──────── Text ────────
Racism Isn’t a Problem of ‘a Few Bad Individuals’
The racist abuse directed at England players after the Euro final has been written off as the moral failing of a minority – but in reality it is embedded in the structures and institutions of our society.
In the wake of the racist abuse levelled at young black England players after Sunday’s loss against Italy, I heard the same reaction from many of my non-political, liberal friends: I can’t believe I got swept up in the fun of the football; the country is terrible and its people are uniquely awful.
Notwithstanding the notable British exceptionalism in evidence here—spoiler alert, racism isn’t a uniquely British problem—this line of thinking should concern socialists. In the first instance, racism isn’t such a defining feature of our politics because ‘people are bad’; racism is a defining feature of our politics because it’s reproduced every day by all of our social institutions.
Part of the problem with this way of looking at the world is the individualism at its heart. The idea that society can be divided up into good non-racists and bad racists is one of the founding myths of liberalism.
In this view of history, the bad old Conservatives were in charge for decades before the heroic liberals came to the rescue, ending slavery and building a post-racial society in which everyone was free to pursue their definition of the good. The apparent growth of xenophobia, nationalism, and racism therefore represents some sort of atavistic return to a darker age before good triumphed over evil.
This is a profound misreading of history. It allows liberals to avoid confronting how intimately many of their leading lights were involved with the joint projects of slavery and empire, and the extent to which modern capitalism was built on the processes of value extraction these projects engendered.
But it is also a profound misreading of humanity. Racism isn’t just a personality trait; it’s an ideology that is woven into the very fabric of our society. This ideology manifests itself in real social relations, and these material social relations reinforce the ideology.
The project of empire, for example, was built on and helped to reproduce an ideology of whiteness within which the backwards, uncivilised people of the world would benefit from a period of benign colonial rule by the more enlightened nations. ‘White’ came to signify progress, rationality, and civility, while ‘black’ came to signify atavism, backwardness and ignorance.
This ideology both justified and disguised the acts of terror that were committed in the name of colonial regimes all over the world. This is the case for, for example, Britain, which committed and then covered up appalling violence during the Mau Mau uprising in Kenya; for France, which started and then forgot about a brutal conflict in Algeria; for Belgium, which turned the Congo into one giant slave labour camp before denying any knowledge of the atrocities committed there.
At the time of independence, rushed through by administrations desperate to wash their hands of the troubles formal empire was creating for them, these states had been ravaged by years of underdevelopment. Then came neo-colonialism which, whether through economic extractivism, political under-representation, or cultural marginalisation, kept many of those states in a position of dependence in the capitalist world system.
Today, institutional racism within our education system means we largely refuse to teach young people about the horrors of empire. Without any familiarity with how the Global South was ravaged by colonialism—and continues to be ravaged by neo-colonialism—many people will uncritically repeat stereotypes about how sub-Saharan Africa is inherently ‘backwards’.
────────
* _Job 1_
Reproduce word for word everything in the article on racism from "In the wake" down to "myths of liberalism.".
* _Job 2_
Resume the article on racism after its last sentence and carry it forward.
──────── Data shown ────────
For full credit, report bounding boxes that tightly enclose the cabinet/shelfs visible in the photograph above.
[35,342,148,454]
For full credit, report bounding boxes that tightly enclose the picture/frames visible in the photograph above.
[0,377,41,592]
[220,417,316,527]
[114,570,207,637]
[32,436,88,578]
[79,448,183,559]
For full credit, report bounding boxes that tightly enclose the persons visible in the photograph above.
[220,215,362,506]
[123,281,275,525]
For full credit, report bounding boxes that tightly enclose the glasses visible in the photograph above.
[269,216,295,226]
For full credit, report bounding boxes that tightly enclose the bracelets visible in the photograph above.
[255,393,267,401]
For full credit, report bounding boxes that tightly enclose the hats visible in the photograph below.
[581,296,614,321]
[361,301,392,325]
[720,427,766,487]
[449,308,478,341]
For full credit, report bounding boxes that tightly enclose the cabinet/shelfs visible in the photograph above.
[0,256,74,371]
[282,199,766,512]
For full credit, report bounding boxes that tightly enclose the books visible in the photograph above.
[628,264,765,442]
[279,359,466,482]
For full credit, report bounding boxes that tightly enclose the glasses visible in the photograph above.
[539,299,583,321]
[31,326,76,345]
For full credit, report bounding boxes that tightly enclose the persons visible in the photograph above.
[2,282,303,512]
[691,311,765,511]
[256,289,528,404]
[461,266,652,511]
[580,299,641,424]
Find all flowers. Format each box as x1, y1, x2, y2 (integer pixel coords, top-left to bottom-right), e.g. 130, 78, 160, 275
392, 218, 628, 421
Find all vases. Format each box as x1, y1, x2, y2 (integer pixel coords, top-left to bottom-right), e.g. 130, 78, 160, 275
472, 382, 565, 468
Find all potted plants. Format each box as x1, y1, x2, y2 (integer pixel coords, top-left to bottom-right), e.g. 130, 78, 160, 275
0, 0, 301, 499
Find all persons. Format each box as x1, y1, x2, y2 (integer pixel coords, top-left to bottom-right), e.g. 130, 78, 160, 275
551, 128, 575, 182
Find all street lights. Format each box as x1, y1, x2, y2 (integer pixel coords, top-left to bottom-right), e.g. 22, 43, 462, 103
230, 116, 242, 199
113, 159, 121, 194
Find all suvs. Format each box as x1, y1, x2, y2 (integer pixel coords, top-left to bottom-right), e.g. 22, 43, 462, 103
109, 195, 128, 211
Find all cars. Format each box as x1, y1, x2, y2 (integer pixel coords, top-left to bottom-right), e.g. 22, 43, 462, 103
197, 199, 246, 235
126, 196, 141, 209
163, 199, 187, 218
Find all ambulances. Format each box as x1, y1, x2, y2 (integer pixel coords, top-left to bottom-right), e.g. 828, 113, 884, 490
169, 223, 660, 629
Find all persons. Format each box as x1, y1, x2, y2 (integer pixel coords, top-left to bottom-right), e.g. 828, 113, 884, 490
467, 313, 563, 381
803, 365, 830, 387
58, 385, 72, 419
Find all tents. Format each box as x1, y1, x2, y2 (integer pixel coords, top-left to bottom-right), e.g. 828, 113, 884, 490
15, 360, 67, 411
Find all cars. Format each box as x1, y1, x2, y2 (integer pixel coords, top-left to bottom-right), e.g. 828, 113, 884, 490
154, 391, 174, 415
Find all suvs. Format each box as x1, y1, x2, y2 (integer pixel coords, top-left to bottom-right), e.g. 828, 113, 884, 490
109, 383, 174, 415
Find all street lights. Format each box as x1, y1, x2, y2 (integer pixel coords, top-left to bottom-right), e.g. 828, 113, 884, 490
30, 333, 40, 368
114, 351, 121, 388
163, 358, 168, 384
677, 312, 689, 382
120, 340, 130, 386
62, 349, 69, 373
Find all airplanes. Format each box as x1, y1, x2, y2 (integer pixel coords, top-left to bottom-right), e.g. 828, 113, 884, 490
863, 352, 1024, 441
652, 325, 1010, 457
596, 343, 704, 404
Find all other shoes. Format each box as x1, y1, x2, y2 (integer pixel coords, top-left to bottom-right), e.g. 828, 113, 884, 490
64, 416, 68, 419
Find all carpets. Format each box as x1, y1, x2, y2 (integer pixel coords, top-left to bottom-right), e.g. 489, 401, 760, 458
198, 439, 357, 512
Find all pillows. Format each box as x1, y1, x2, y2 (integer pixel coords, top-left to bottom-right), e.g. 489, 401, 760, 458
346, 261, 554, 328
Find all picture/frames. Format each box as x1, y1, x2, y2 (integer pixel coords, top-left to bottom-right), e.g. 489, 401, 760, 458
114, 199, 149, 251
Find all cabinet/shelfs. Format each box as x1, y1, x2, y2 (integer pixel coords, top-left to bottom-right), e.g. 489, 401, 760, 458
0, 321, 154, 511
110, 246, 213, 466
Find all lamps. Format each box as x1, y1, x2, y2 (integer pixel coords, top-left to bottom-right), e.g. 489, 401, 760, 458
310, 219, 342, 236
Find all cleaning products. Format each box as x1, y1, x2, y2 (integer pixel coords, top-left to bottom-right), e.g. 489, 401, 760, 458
────────
* _Exercise response 1_
In the wake of the racist abuse levelled at young black England players after Sunday’s loss against Italy, I heard the same reaction from many of my non-political, liberal friends: I can’t believe I got swept up in the fun of the football; the country is terrible and its people are uniquely awful.
Notwithstanding the notable British exceptionalism in evidence here—spoiler alert, racism isn’t a uniquely British problem—this line of thinking should concern socialists. In the first instance, racism isn’t such a defining feature of our politics because ‘people are bad’; racism is a defining feature of our politics because it’s reproduced every day by all of our social institutions.
Part of the problem with this way of looking at the world is the individualism at its heart. The idea that society can be divided up into good non-racists and bad racists is one of the founding myths of liberalism.

* _Exercise response 2_
Without any understanding of how the categories of ‘black’ and ‘white’ are produced politically, many will continue to believe that this ‘backwardness’ can be ascribed to some kind of inherent racial inferiority. A small minority of the people who hold these beliefs will then act on them in ways that rightly horrify us, whether through abuse in the streets or leaving monkey emojis as comments on the social media accounts of black footballers.
It’s very easy to look at these overt examples of racism and wonder, first, how anyone could do such a thing and, second, why such terrible people continue to exist in this day and age. Such thinking can even provide comfort, because it allows us to deny all the ways in which we encounter and internalise the ideologies that produce this behaviour every day.
But it also creates a profound problem for those of us who believe that racism, inequality, and injustice are not unavoidable features of human social relations. For socialists, who share a profound belief that—in the words of David Graeber—the world is something we make and could just as easily make differently, the idea that a large minority of people are just bad is a huge obstacle to any liberatory project.
Democracy is and always has been at the core of socialist thought. In a world dominated by a small minority of people, true democracy would generate a profound challenge to the status quo, which is why those on the right have always sought to constrain and limit our democratic freedoms.
But arguments for democracy only work if you genuinely believe that the world, and human subjectivity, is something we make and could just as easily make differently. The cynical and Manichean view of the world held by many liberals—that some people are just bad and need to be extricated from social life entirely—is as much of a challenge to any majoritarian project as the more overtly exclusionary and reactionary ideology of the right.
Recognising that racism isn’t just a personality trait isn’t about shielding those who do act on these views from responsibility for their actions – these disgusting acts should always be called out for what they are. But it does mean recognising that racism isn’t just a bad thing done by football hooligans, it’s a fact about the way the world works.
Calling out and punishing those who commit overt acts of racism is important because it sends a clear message that such behaviour is not acceptable. But it’s only one small part of what an exhaustive anti-racist agenda looks like in practice.
Anti-racism requires us not to externalise the problem of racism, chalking it up to a few heinous acts carried out by bad people, but to recognise all the ways in which it is reproduced internally – whether in our social institutions, or in our own patterns of thought. It also requires us to recognise and call out the ways in which the powerful continue to benefit from this institutional racism, which facilitates hyper-exploitation and divides working people among themselves.
In other words, we shouldn’t look at what’s happened over the last week and think ‘some people are just awful.’ We should look at what’s happened over the last week—both the racism itself and the strong backlash against it—and recognise both the worst of humanity and the best, not just in society at large, but within ourselves as well.
The challenge we then face isn’t the impossible task of finding and rooting out all the bad guys; it’s the exceptionally difficult, but politically conceivable, project of challenging institutional racism and the ideologies that reinforce it. It’s the challenge of encouraging everyone to believe that the world is something that we make, and could just as easily make differently.